**Travail demandé:** Recopiez à l'identique, dans l'entretien avec Mgr Louis Portella Mbuyu, tout le passage allant de « I. M.: Excellence » jusqu'à « Eglise du Congo ? ».

Interview de Mgr Louis PORTELLA MBUYU

 

Interview de Mgr Louis PORTELLA MBUYU

 

Venu à Rome pour participer à l’Assemblée ordinaire du Synode des Evêques sur la Parole de Dieu dans la vie de l’Eglise, du 05 au 26 octobre dernier, Mgr Louis Portella Mbuyu, Evêque de Kinkala, Administrateur Apostolique d'Owando et Président de la Conférence Episcopale du Congo-Brazzaville, a bien voulu nous accorder cette interview dans laquelle il aborde les enjeux de la Parole de Dieu dans l’Eglise du Congo, le bilan sur les 125 ans d’évangélisation du Congo, ainsi que la question de la paix et de la reconstruction du diocèse de Kinkala, dans le département du Pool.

 

I. M.: Excellence Monseigneur, d’abord un grand merci pour avoir bien voulu nous accorder cet entretien. Je pense que les internautes qui visitent le site de notre diocèse pourront y voir ces paroles de notre pasteur. La première question que nous aurions bien voulu aborder avec vous  concerne le synode auquel vous participez comme représentant de l’Eglise du Congo ; un synode dont le thème est la Parole de Dieu dans la vie de l’Eglise. Quelles sont les idées que ce synode vous inspire pour notre Eglise du Congo ?

**Extrait des données:**
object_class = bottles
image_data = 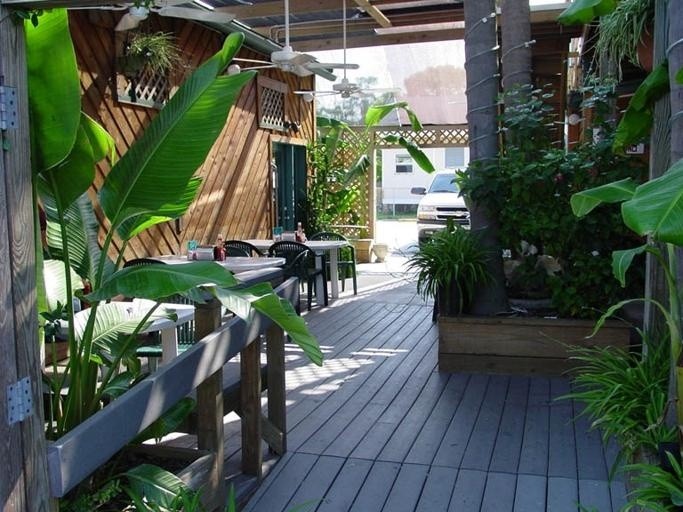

**Réponse rédigée:**
I. M.: Excellence Monseigneur, d’abord un grand merci pour avoir bien voulu nous accorder cet entretien. Je pense que les internautes qui visitent le site de notre diocèse pourront y voir ces paroles de notre pasteur. La première question que nous aurions bien voulu aborder avec vous  concerne le synode auquel vous participez comme représentant de l’Eglise du Congo ; un synode dont le thème est la Parole de Dieu dans la vie de l’Eglise. Quelles sont les idées que ce synode vous inspire pour notre Eglise du Congo ?